Re: thermal throttling on xps13: unchecked MSR access error

From: srinivas pandruvada
Date: Tue Dec 13 2022 - 21:13:00 EST


Hi Linus,

Sorry about the issue.

On Tue, 2022-12-13 at 16:35 -0800, Linus Torvalds wrote:
> Hmm.
>
> I don't think I've seen this before on my trusty old x86 laptop (XPS
> 13 9380 - it's a few years old)
>
>     unchecked MSR access error: WRMSR to 0x1b1
>       (tried to write 0x0000000004000aa8)
>       at rIP: 0xffffffff8b8559fe (throttle_active_work+0xbe/0x1b0)
>
You got a (PROCHOT#) throttling event.

> I'm blaming one of
>
>   930d06bf071a ("thermal: intel: Protect clearing of thermal status
> bits")
>   6fe1e64b6026 ("thermal: intel: Prevent accidental clearing of HFI
> status")
>
This is to blame. I am able to reproduce on an old system.

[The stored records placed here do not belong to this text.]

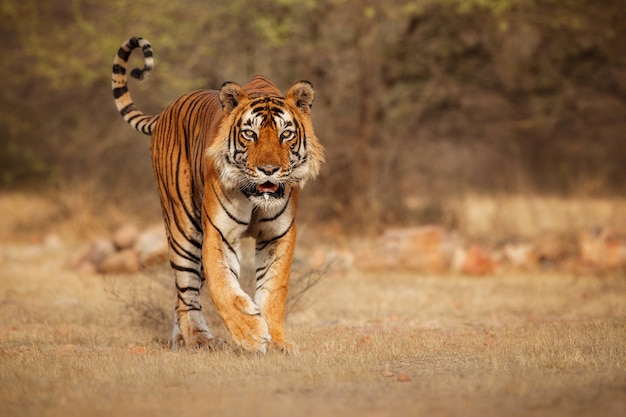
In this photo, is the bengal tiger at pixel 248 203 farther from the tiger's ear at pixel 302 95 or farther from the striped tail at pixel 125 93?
the striped tail at pixel 125 93

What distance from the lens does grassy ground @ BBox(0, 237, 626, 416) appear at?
5117 mm

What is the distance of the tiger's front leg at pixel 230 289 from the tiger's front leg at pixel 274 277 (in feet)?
0.50

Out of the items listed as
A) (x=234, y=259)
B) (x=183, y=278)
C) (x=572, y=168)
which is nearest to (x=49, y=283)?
(x=183, y=278)

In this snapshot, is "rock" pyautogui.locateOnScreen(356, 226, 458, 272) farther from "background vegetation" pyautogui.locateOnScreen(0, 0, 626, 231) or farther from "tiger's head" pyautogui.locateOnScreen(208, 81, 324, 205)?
"tiger's head" pyautogui.locateOnScreen(208, 81, 324, 205)

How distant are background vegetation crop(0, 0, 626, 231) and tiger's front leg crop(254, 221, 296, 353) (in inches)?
305

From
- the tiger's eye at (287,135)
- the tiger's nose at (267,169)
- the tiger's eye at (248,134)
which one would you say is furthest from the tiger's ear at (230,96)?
the tiger's nose at (267,169)

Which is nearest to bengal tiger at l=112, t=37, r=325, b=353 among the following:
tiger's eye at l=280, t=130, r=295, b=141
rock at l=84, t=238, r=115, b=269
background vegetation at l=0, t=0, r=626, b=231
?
tiger's eye at l=280, t=130, r=295, b=141

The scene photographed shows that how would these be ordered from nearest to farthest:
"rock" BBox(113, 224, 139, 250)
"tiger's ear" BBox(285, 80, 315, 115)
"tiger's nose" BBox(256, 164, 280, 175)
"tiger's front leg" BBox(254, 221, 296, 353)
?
"tiger's nose" BBox(256, 164, 280, 175)
"tiger's front leg" BBox(254, 221, 296, 353)
"tiger's ear" BBox(285, 80, 315, 115)
"rock" BBox(113, 224, 139, 250)

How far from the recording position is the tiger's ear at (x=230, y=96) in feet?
22.5

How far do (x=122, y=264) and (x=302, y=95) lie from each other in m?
6.26

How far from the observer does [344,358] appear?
654 centimetres

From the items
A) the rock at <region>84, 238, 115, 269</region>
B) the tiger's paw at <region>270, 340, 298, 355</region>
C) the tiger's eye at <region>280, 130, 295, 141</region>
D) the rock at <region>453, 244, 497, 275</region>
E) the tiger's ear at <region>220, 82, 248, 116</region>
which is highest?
the tiger's ear at <region>220, 82, 248, 116</region>

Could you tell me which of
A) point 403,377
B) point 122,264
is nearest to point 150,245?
point 122,264

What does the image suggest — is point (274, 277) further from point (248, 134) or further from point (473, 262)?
point (473, 262)
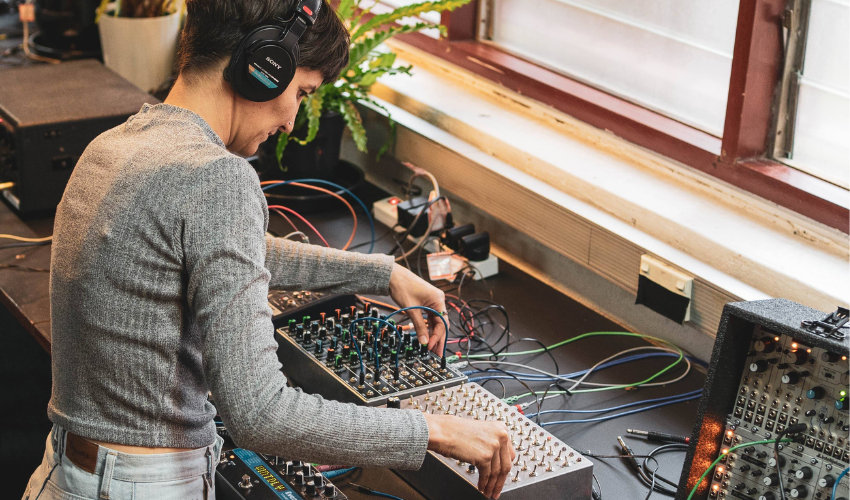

I sent a patch " thermal: intel: Don't set HFI status bit to 1"

Please check.

Thanks,
Srinivas

> with no real reason apart from being the last commit to touch that
> function, but also when it started happening.
>
> The first kernel I see this for is 6.1.0-03225-g764822972d64, but
> honestly, it's possible that it has happened before too, and the real
> issue is that the machine just happened to be hot and throttling at
> bootup and/or I just didn't notice.
>
> The CPU in this thing is a
>
>   Intel(R) Core(TM) i7-8565U CPU @ 1.80GHz
>
> which hopefully makes somebody go "Ahh, yes, I missed that case".
>
> I don't *think* the MSR access checking has changed, but maybe it
> did,
> and I'm barking up the wrong tree.
>
> Anybody?
>
>                  Linus